Il s’agit du type de score le plus récent que les annonceurs voient dans leur compte pour les Responsive Search Ads.
L’Ad Strength est-il important ?
Google indique qu’il s’agit d’un score de bonnes pratiques et qu’il est conçu pour faire une excellente première impression. Le choix des mots est important : cela signifie qu’il n’apprend pas à partir de vos performances réelles. Et si une bonne première impression compte, les résultats à long terme comptent encore davantage.

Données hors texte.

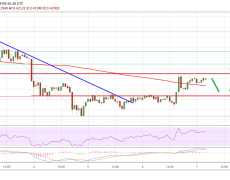 Ripple (XRP) Price Showing Bullish Signs: Look For Break Above $0.44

L’Ad Strength utilise un modèle de machine learning qui examine quels attributs d’annonce ont tendance à être associés à de bons résultats pour un annonceur. Par exemple, un annonceur qui dispose de 10 variantes différentes d’un titre obtiendra-t-il de meilleures performances qu’un annonceur similaire qui en a 15 variantes différentes ?
Les annonces qui incluent le mot-clé principal d’un groupe d’annonces ont-elles tendance à mieux performer que celles qui n’incluent pas ce même mot-clé ?

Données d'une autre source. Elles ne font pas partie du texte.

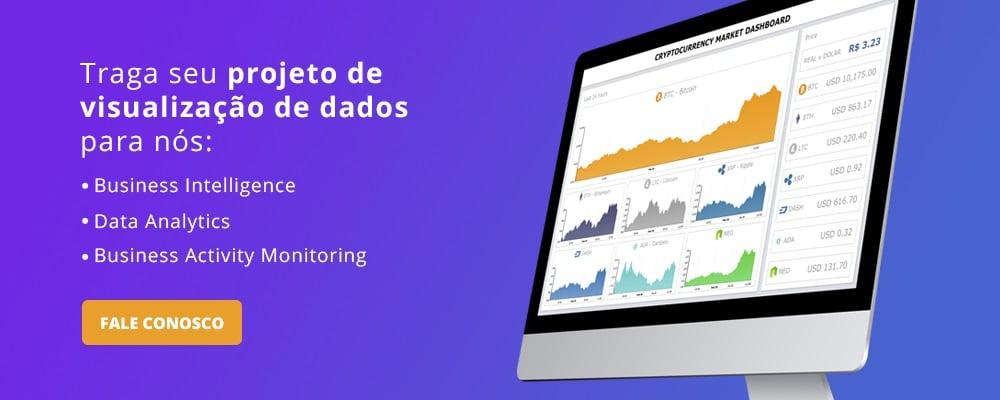 Dashboards Customizados - Projeto de Visualização de Dados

Les annonces contenant trop de formulations redondantes performent-elles moins bien que celles qui évitent la redondance ?
Ce sont des informations très utiles pour démarrer, et nous pouvons tous tirer des enseignements des leçons du passé.
Cependant, une fois que vous avez une bonne annonce de référence, oubliez l’Ad Strength, car même s’il reflète ce qui a bien fonctionné pour la majorité par le passé, il ne tient pas compte de ce qui fonctionne pour vous. Un annonceur dont l’annonce affiche une Ad Strength « poor » et commence pourtant à très bien performer restera malgré tout classé « poor ».
Je le répète : l’Ad Strength ne change pas en fonction de vos performances !
Il est donc possible que des annonceurs affichant d’excellents taux de conversion, des CPA faibles et d’importants profits aient une Ad Strength faible. Ils ne suivent pas la sagesse générale, mais ils réussissent quand même. Penser différemment n’est pas récompensé par ce modèle.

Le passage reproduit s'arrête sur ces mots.